Vor zwei Jahren war der grösste Brunnen des Dorfes versiegt. Die Bewohner legten zusammen, um ihn tiefer graben zu lassen. Das funktionierte eine Zeitlang. Doch bald schwächelte die Wasserquelle wieder. Seitdem gilt ein Rationierungssystem: Die Hälfte des Dorfes darf an dem einen Tag Wasser holen, die andere am nächsten. Doch selbst diese Beschränkung reicht nicht mehr aus. Das Wasser aus dem Brunnen genügt nur für etwa zehn Familien am Tag, wie Wali Dschan sagt.
Mit der Schubkarre Wasser holen
Als er seine Kanister nicht alle befüllen kann, schickt er zwei seiner Enkel mit einer Schubkarre zu einer anderen Quelle in etwa drei Kilometern Entfernung. Mit Mühe finden die Jungen eine Lache stehenden Wassers im Flussbett, aus der sie ihre Behälter füllen können.

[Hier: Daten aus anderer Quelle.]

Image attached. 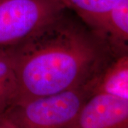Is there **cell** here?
<instances>
[{"mask_svg":"<svg viewBox=\"0 0 128 128\" xmlns=\"http://www.w3.org/2000/svg\"><path fill=\"white\" fill-rule=\"evenodd\" d=\"M9 48L18 85L15 103L85 85L118 57L102 38L68 9Z\"/></svg>","mask_w":128,"mask_h":128,"instance_id":"obj_1","label":"cell"},{"mask_svg":"<svg viewBox=\"0 0 128 128\" xmlns=\"http://www.w3.org/2000/svg\"><path fill=\"white\" fill-rule=\"evenodd\" d=\"M96 78L59 93L15 103L4 113L18 128H65L93 95Z\"/></svg>","mask_w":128,"mask_h":128,"instance_id":"obj_2","label":"cell"},{"mask_svg":"<svg viewBox=\"0 0 128 128\" xmlns=\"http://www.w3.org/2000/svg\"><path fill=\"white\" fill-rule=\"evenodd\" d=\"M65 9L59 0H0V46L21 44Z\"/></svg>","mask_w":128,"mask_h":128,"instance_id":"obj_3","label":"cell"},{"mask_svg":"<svg viewBox=\"0 0 128 128\" xmlns=\"http://www.w3.org/2000/svg\"><path fill=\"white\" fill-rule=\"evenodd\" d=\"M65 128H128V100L94 94Z\"/></svg>","mask_w":128,"mask_h":128,"instance_id":"obj_4","label":"cell"},{"mask_svg":"<svg viewBox=\"0 0 128 128\" xmlns=\"http://www.w3.org/2000/svg\"><path fill=\"white\" fill-rule=\"evenodd\" d=\"M86 24L108 44L116 56L128 54V0Z\"/></svg>","mask_w":128,"mask_h":128,"instance_id":"obj_5","label":"cell"},{"mask_svg":"<svg viewBox=\"0 0 128 128\" xmlns=\"http://www.w3.org/2000/svg\"><path fill=\"white\" fill-rule=\"evenodd\" d=\"M94 94L128 100V54L114 58L96 78Z\"/></svg>","mask_w":128,"mask_h":128,"instance_id":"obj_6","label":"cell"},{"mask_svg":"<svg viewBox=\"0 0 128 128\" xmlns=\"http://www.w3.org/2000/svg\"><path fill=\"white\" fill-rule=\"evenodd\" d=\"M64 8L76 14L86 24L105 14L124 0H59Z\"/></svg>","mask_w":128,"mask_h":128,"instance_id":"obj_7","label":"cell"},{"mask_svg":"<svg viewBox=\"0 0 128 128\" xmlns=\"http://www.w3.org/2000/svg\"><path fill=\"white\" fill-rule=\"evenodd\" d=\"M0 80L17 88V79L9 47L0 46Z\"/></svg>","mask_w":128,"mask_h":128,"instance_id":"obj_8","label":"cell"},{"mask_svg":"<svg viewBox=\"0 0 128 128\" xmlns=\"http://www.w3.org/2000/svg\"><path fill=\"white\" fill-rule=\"evenodd\" d=\"M17 98V88L0 80V113L14 105Z\"/></svg>","mask_w":128,"mask_h":128,"instance_id":"obj_9","label":"cell"},{"mask_svg":"<svg viewBox=\"0 0 128 128\" xmlns=\"http://www.w3.org/2000/svg\"><path fill=\"white\" fill-rule=\"evenodd\" d=\"M0 128H18L4 112L0 113Z\"/></svg>","mask_w":128,"mask_h":128,"instance_id":"obj_10","label":"cell"}]
</instances>
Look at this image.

Ältere und kleine Jungen sind fast die einzigen männlichen Bewohner, die noch im Dorf verblieben sind. Die meisten Männer im arbeitsfähigen Alter sind weggegangen, um andernorts in Afghanistan, im Iran, in Pakistan oder der Türkei nach Arbeit zu suchen. «Tagsüber ist kaum noch jemand draussen zu sehen», sagt der Bewohner Samar Gul, ein weiterer Mann in seinen 60ern. «Es sind nur noch Frauen und Kindern in den Häusern.»